米Microsoftは,スパムを送信した企業と個人に対して米国と英国で15件の訴訟を起こした。同社が米国時間6月17日に発表した。

 米国における13件の訴訟は,同社の顧客に対してスパムを送信したと主張するもの。ワシントン州のアンチスパム法のもとに提訴した。英国における2件は,スパムのメーリング・リストにMicrosoftの電子メール・アドレスを違法に利用したとして申し立てをしている。U.K. Misuse of Computers Act of 1990のもとに提訴している。同社は,合計20億件を超えるスパム・メッセージが送信され,被告側が顧客と同社のシステムを氾濫させたと主張している。

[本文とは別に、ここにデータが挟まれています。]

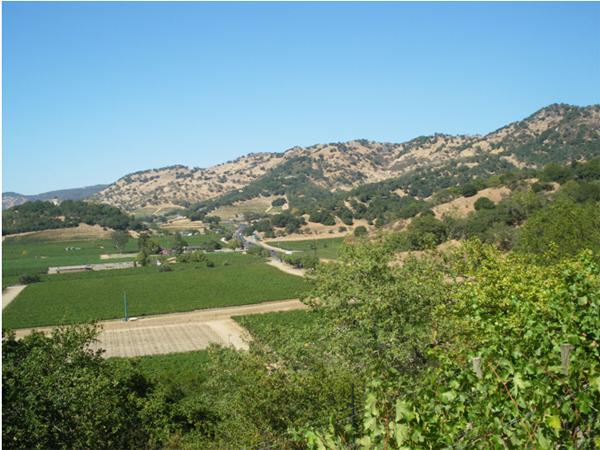 カリフォルニアワインカントリーの旅7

 訴訟の内容には,被告が同社の顧客に対して虚偽で誤解しやすい件名で電子メール・メッセージを装い,実際にはポルノ画像,デート・サービス,その他のアダルト・サービスのコンテンツを送信したと訴えるものがある。また,偽のウイルス警告を装い,インターネット上での活動を追跡するプログラムのダウンロードを促した電子メールの送信者も提訴されている。ほかにも,hotmail.comやその他の送信元から送られているように送信者の電子メール・アドレスを偽った者に対しても訴えを起こしている。

 同社は,その他の業界リーダーが,スパムを世界的な問題と捉えており,技術ソリューション,業界の自主規制,法令と執行機関の協力によってのみ解消できるとの考えを明らかにしている。Redmondの同社施設で行なわれたプレス・カンファレンスにて,上席副社長兼顧問弁護士であるBrad Smith氏は,「スパム問題は増加しており,これは世界的な問題である。我々は,多面的なアプローチが必要だと考えている」と述べ,消費者をスパムから守るための協力を強化するための同社のコミットメントを再確認した。

 多面的なアプローチの一部として,同社のインターネット・サービス「MSN 8」や,リリースが予定されている「Outlook」「Exchange」のメッセージングとコラボレーション・クライアントにおいて,効果的なスパム・メール遮断機能の実装を開始している。

 また,業界の自主規制ガイドラインの開発を支援しており,他の業界リーダーとともに電子メールの送信者に向けたガイドラインの開発も行なっている。同社は,低コストで電子メールを悪用することにより,顧客や企業,ISPに多大な損害をもたらすスパム発信者の法的処罰を可能にするための規制草案を作成に協力している。

 同社は,スパムに関わる技術問題のいくつかを解決するために,Yahoo!,Earthlink,AOLといった企業とも協調している。